Each adopts a top-level ontology which gives ontology engineers a shared starting point. It provides a common architecture for distinguishing material entities, processes, qualities, realizable entities, spatial regions, temporal regions, and information entities. This in turn provides a foundation on which to avoid and uncover subtle ambiguities...

Systematic Disambiguation

Which leads to the final piece of our characterization of ontology engineering as a distinct discipline. At its heart heart is systematic disambiguation.

To disambiguate is not to find the one true interpretation of a phenomenon and declare victory. It is to identify and represent the logical space of relevant interpretations. It is to make distinctions explicit where data, language, systems, and human practices collapse them. For example:

  • Type versus instance: Algeria as a particular country versus country as a type.
  • Information versus what the information is about: an occupation code versus the person who holds an occupation.
  • Material versus immaterial entities: a river versus the site where a river used to flow.
  • Process versus product: ontology engineering versus the ontology produced through that engineering.

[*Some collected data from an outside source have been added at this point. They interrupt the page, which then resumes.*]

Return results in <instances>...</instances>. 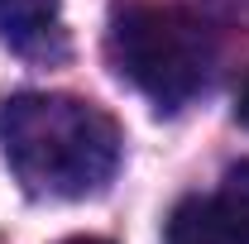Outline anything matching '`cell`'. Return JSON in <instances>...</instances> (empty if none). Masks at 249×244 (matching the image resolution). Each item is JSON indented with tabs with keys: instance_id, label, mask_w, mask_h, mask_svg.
Here are the masks:
<instances>
[{
	"instance_id": "cell-7",
	"label": "cell",
	"mask_w": 249,
	"mask_h": 244,
	"mask_svg": "<svg viewBox=\"0 0 249 244\" xmlns=\"http://www.w3.org/2000/svg\"><path fill=\"white\" fill-rule=\"evenodd\" d=\"M62 244H110V240H91V235H82V240H62Z\"/></svg>"
},
{
	"instance_id": "cell-4",
	"label": "cell",
	"mask_w": 249,
	"mask_h": 244,
	"mask_svg": "<svg viewBox=\"0 0 249 244\" xmlns=\"http://www.w3.org/2000/svg\"><path fill=\"white\" fill-rule=\"evenodd\" d=\"M58 10L62 0H0V34L5 43L15 48H43L53 34H58Z\"/></svg>"
},
{
	"instance_id": "cell-6",
	"label": "cell",
	"mask_w": 249,
	"mask_h": 244,
	"mask_svg": "<svg viewBox=\"0 0 249 244\" xmlns=\"http://www.w3.org/2000/svg\"><path fill=\"white\" fill-rule=\"evenodd\" d=\"M235 120L249 129V77L240 82V91H235Z\"/></svg>"
},
{
	"instance_id": "cell-5",
	"label": "cell",
	"mask_w": 249,
	"mask_h": 244,
	"mask_svg": "<svg viewBox=\"0 0 249 244\" xmlns=\"http://www.w3.org/2000/svg\"><path fill=\"white\" fill-rule=\"evenodd\" d=\"M220 196H225V206H230V215H235L240 244H249V158H245V163H235V168L225 173Z\"/></svg>"
},
{
	"instance_id": "cell-2",
	"label": "cell",
	"mask_w": 249,
	"mask_h": 244,
	"mask_svg": "<svg viewBox=\"0 0 249 244\" xmlns=\"http://www.w3.org/2000/svg\"><path fill=\"white\" fill-rule=\"evenodd\" d=\"M110 58H115V72L134 82L158 110H178L206 87L216 48L206 24H196L192 15L139 5L115 19Z\"/></svg>"
},
{
	"instance_id": "cell-3",
	"label": "cell",
	"mask_w": 249,
	"mask_h": 244,
	"mask_svg": "<svg viewBox=\"0 0 249 244\" xmlns=\"http://www.w3.org/2000/svg\"><path fill=\"white\" fill-rule=\"evenodd\" d=\"M168 244H240L225 196H187L168 215Z\"/></svg>"
},
{
	"instance_id": "cell-1",
	"label": "cell",
	"mask_w": 249,
	"mask_h": 244,
	"mask_svg": "<svg viewBox=\"0 0 249 244\" xmlns=\"http://www.w3.org/2000/svg\"><path fill=\"white\" fill-rule=\"evenodd\" d=\"M0 149L24 192L77 201V196H96L115 177L120 129L91 101L24 91L0 101Z\"/></svg>"
}]
</instances>
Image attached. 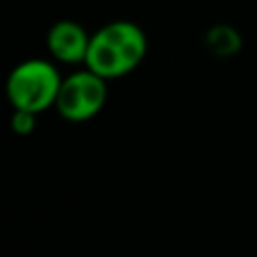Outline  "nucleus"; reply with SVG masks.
Returning a JSON list of instances; mask_svg holds the SVG:
<instances>
[{
	"mask_svg": "<svg viewBox=\"0 0 257 257\" xmlns=\"http://www.w3.org/2000/svg\"><path fill=\"white\" fill-rule=\"evenodd\" d=\"M63 77L45 59H27L7 77V97L14 108L43 113L57 104Z\"/></svg>",
	"mask_w": 257,
	"mask_h": 257,
	"instance_id": "f257e3e1",
	"label": "nucleus"
},
{
	"mask_svg": "<svg viewBox=\"0 0 257 257\" xmlns=\"http://www.w3.org/2000/svg\"><path fill=\"white\" fill-rule=\"evenodd\" d=\"M84 66L88 68V70H93L95 75L104 77L106 81L120 79V77H124L131 72V68L126 66L122 54L117 52L115 45L104 36L102 30L95 32V34L90 36V45H88V52H86Z\"/></svg>",
	"mask_w": 257,
	"mask_h": 257,
	"instance_id": "20e7f679",
	"label": "nucleus"
},
{
	"mask_svg": "<svg viewBox=\"0 0 257 257\" xmlns=\"http://www.w3.org/2000/svg\"><path fill=\"white\" fill-rule=\"evenodd\" d=\"M36 115H39V113L25 111V108H14V115H12L14 133H18V136H27V133H32L34 126H36Z\"/></svg>",
	"mask_w": 257,
	"mask_h": 257,
	"instance_id": "423d86ee",
	"label": "nucleus"
},
{
	"mask_svg": "<svg viewBox=\"0 0 257 257\" xmlns=\"http://www.w3.org/2000/svg\"><path fill=\"white\" fill-rule=\"evenodd\" d=\"M104 36L117 48V52L122 54V59L126 61V66L138 68L142 63L147 54V34L131 21H113L108 25L102 27Z\"/></svg>",
	"mask_w": 257,
	"mask_h": 257,
	"instance_id": "39448f33",
	"label": "nucleus"
},
{
	"mask_svg": "<svg viewBox=\"0 0 257 257\" xmlns=\"http://www.w3.org/2000/svg\"><path fill=\"white\" fill-rule=\"evenodd\" d=\"M106 79L95 75L93 70L72 72L61 81L57 97V113L68 122H86L104 108L108 97Z\"/></svg>",
	"mask_w": 257,
	"mask_h": 257,
	"instance_id": "f03ea898",
	"label": "nucleus"
},
{
	"mask_svg": "<svg viewBox=\"0 0 257 257\" xmlns=\"http://www.w3.org/2000/svg\"><path fill=\"white\" fill-rule=\"evenodd\" d=\"M88 45V32L75 21H59L48 32V50L61 63H84Z\"/></svg>",
	"mask_w": 257,
	"mask_h": 257,
	"instance_id": "7ed1b4c3",
	"label": "nucleus"
}]
</instances>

These distinctions sound simple; that is exactly why people overlook them. Let me say this more clearly.

These distinctions are so obvious you will forget to include them in your data.

Use a top-level ontology so you don't have to rely on some clever person to remember to disambiguate information from what it is about. Aim to disambiguate by design for the same reason. We should releae ourselves from reliance on genius; we should democratize access to meaningful inferences currently hidden in our data.

This Is Ours

There is no other discipline focused on systematically disambiguating data in this manner. It is what we do and what we do best.

Own it.

Systematic disambiguation is what allows ontology engineering to address both interoperability and information quality. It allows us to build representations that are clear enough for humans, formal enough for machines, and stable enough for systems to exchange and reuse.

For example, a complete representation of any serious use case will eventually touch every major region of BFO. It will involve material entities, processes, qualities, realizable entities, temporal regions, spatial regions, and information entities.

You cannot address deep interoperability challenges if you only model one sliver of reality and pretend the rest does not matter.

But this does not mean every application needs the full graph.

The Full Semantic Cloth

The semantic layer and the operational layer are not the same thing.

The full semantic representation is the cloth; the operational release is the cut.

Different applications need different subsets, different views, different modules, and different interfaces.

You should cut your operational release from the whole semantic cloth.

Do not confuse the fact that users need simplicity with the idea that the underlying representation should be simplistic. Users need useful views. Machines need coherent structure. Organizations need release strategies. Ontology engineers need to understand all three.

Toward a Discipline

The new era of ontology engineering will be built by method.

But it will only become a discipline if we insist on the methods that distinguish it.

So let us stop hiding behind tool names. Let us stop defining ontology engineering by whatever syntax we happen to use this year. Let us stop pretending that a taxonomy becomes an ontology because someone exported it in RDF.

Ontology engineering is not taxonomizing. It is not concept mapping. It is not data modeling. It is not coding. It is not database management. It is not machine learning. It may use all of these. It may collaborate with all of these.

But it is not reducible to any of them.

Ontology engineering is the systematic construction of machine-interpretable artifacts that disambiguate information, improve information quality, and facilitate interoperability.

That is the tradecraft.

And if we are serious about the future of the field, that is where we begin.